*SOURCE TEXT*:
Rose Ochi, political and civil rights activist, dies

LOS ANGELES - Rose Matsui Ochi, a trailblazing Los Angeles attorney who tapped far-flung political networks from City Hall to Congress in her fierce advocacy of civil rights, criminal justice reform and Japanese American causes, has died at 81.

Ochi died Dec. 13 at a local hospital after being diagnosed with a second bout of COVID-19, which exacerbated existing health problems, her husband, Thomas Ochi, said.

Ochi broke barriers as the first Asian American woman to serve as a Los Angeles Police Commission member and as an assistant U.S. attorney general. She advised L.A. Mayors Tom Bradley and James Hahn on criminal justice, served on President Jimmy Carter's Select Commission on Immigration and Refugee Policy and worked with President Bill Clinton on drug policy and race relations.

But she particularly cherished her contributions to the successful campaigns to win recognition and redress for the mass incarceration of 120,000 people of Japanese descent during World War II - including her and her family, who were uprooted from their home in L.A.'s Boyle Heights neighborhood and imprisoned at the Rohwer detention camp in Arkansas after Japan bombed Pearl Harbor in 1941.

She would play pivotal roles in helping the community win a federal apology and monetary payments to camp survivors in 1988 and secure approval of the Manzanar camp in California's Owens Valley as a national historic site in 1992.

Ochi was just 3 yeas old when she was incarcerated but it fired her lifelong commitment to fight for the underdog, said William T. Fujioka, a close friend and former Los Angeles County chief executive officer. "The injustice of the relocation burned something into her soul," he said.

In a 2014 interview, Ochi recalled how racism shaped her. During a yearlong stay in Nevada after the war, she was made to wash her mouth out with soap by a teacher in front of the class for speaking Japanese, and soldiers threw snowballs and directed racial epithets at her, she said.

"Somehow I learned that I'm not a real American. I'm an outsider," Ochi said in the interview with the UCLA Library Center for Oral History Research. "And instead of feeling like you're ostracized, I just felt very strong."

Ochi was born on Dec. 15, 1938, in East Los Angeles, one of four children to Yoshiaki and Mutsuko Matsui. Her father was a businessman and her mother a homemaker and later seamstress. Ochi described herself as a gregarious tomboy who loved sports and never took no for an answer.

*WHAT YOU WILL DO*:
**a.** Where were Rose Ochi and her family imprisoned during World War II, according to the obituary?
**b.** Which Los Angeles mayors and U.S. presidents does the obituary name?
The items that come next are from a separate source, unrelated to the obituary.

*RECORD EXTRACTS*:
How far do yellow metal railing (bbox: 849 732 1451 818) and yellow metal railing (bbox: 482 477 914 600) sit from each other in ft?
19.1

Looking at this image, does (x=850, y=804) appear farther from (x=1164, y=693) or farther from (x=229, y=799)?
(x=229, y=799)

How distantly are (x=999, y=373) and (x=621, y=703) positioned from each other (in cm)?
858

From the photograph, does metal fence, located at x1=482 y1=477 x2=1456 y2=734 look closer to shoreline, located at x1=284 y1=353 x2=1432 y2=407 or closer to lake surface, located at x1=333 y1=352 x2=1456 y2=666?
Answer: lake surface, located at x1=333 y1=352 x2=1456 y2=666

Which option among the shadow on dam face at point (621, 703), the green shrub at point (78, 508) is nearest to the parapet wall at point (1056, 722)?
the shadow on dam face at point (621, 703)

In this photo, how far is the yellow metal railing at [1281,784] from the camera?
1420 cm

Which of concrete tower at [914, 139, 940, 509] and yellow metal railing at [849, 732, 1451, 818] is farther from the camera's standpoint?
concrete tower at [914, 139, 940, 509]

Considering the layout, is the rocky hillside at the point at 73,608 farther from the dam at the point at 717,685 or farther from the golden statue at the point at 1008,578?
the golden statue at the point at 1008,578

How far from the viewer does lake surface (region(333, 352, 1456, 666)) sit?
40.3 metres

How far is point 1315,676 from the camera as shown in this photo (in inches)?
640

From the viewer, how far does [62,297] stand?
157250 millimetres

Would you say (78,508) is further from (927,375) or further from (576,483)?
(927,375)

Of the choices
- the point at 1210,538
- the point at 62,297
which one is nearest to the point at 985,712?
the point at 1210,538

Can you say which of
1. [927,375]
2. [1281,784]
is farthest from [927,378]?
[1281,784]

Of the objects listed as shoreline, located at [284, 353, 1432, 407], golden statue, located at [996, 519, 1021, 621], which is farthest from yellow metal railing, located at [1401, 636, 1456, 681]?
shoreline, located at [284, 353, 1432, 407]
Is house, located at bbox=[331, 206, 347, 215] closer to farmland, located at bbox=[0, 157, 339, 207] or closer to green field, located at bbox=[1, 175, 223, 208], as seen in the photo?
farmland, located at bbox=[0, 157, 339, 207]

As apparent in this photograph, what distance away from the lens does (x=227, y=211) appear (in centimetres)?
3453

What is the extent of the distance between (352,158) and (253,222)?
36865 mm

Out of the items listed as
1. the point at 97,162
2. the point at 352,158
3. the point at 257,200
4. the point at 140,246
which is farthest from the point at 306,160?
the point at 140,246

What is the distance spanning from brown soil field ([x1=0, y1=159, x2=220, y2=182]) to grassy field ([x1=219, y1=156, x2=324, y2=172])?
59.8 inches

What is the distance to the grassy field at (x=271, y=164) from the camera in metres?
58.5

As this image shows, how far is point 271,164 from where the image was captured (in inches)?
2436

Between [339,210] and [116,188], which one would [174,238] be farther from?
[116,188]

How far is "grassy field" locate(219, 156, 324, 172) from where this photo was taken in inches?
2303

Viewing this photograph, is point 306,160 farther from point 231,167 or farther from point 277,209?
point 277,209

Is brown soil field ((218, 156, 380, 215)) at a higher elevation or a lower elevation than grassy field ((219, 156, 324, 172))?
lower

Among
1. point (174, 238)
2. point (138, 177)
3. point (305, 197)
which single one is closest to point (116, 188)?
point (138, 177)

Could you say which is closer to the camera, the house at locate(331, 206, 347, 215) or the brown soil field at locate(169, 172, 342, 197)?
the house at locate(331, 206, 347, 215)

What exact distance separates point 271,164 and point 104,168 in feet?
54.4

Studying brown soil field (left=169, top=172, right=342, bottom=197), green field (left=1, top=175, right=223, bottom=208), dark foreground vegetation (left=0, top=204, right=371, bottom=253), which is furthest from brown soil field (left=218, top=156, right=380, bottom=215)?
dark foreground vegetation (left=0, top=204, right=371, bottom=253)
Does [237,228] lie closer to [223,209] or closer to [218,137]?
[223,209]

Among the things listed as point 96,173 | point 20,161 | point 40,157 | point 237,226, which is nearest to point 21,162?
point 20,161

*TASK-BY-TASK SOLUTIONS*:
**a.** At the Rohwer detention camp in Arkansas.

**b.** Tom Bradley, James Hahn, Jimmy Carter, Bill Clinton